* _WHAT THE TASK REQUIRES_: An exact copy is needed of the lines in the entries below from the line with "Bild 5 Baumpflege Völkers GmbH in Neustadt" up to and including the line with "New Mexico Elk Hunt 28", and of nothing else. Leave the pictures out.

DATA FOR REVIEW Start Marker

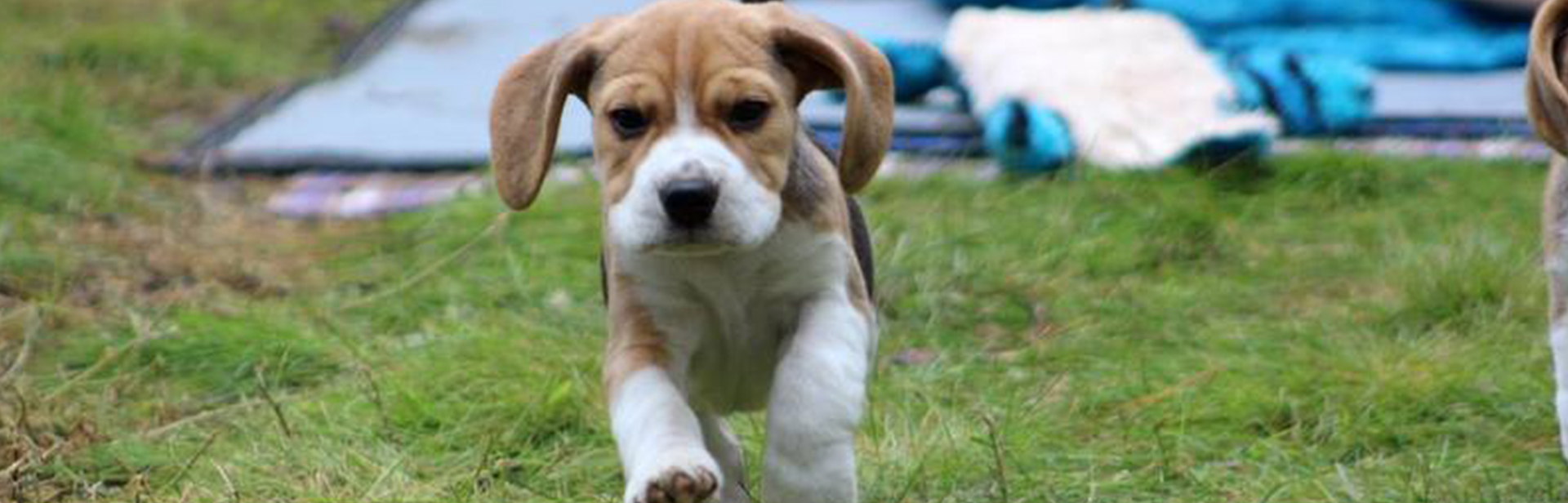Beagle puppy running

DATA FOR REVIEW End Marker
DATA FOR REVIEW Start Marker

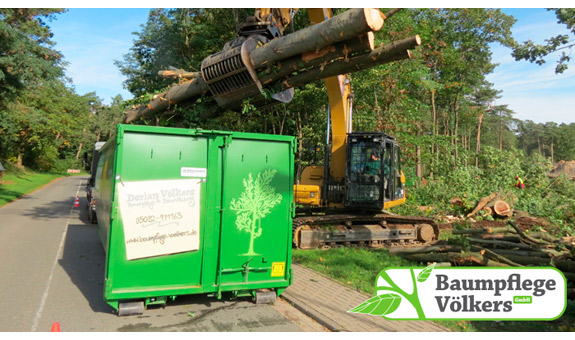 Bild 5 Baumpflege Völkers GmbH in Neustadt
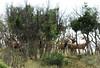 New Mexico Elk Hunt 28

DATA FOR REVIEW End Marker

* _TASK RESULT_:
 Bild 5 Baumpflege Völkers GmbH in Neustadt
 New Mexico Elk Hunt 28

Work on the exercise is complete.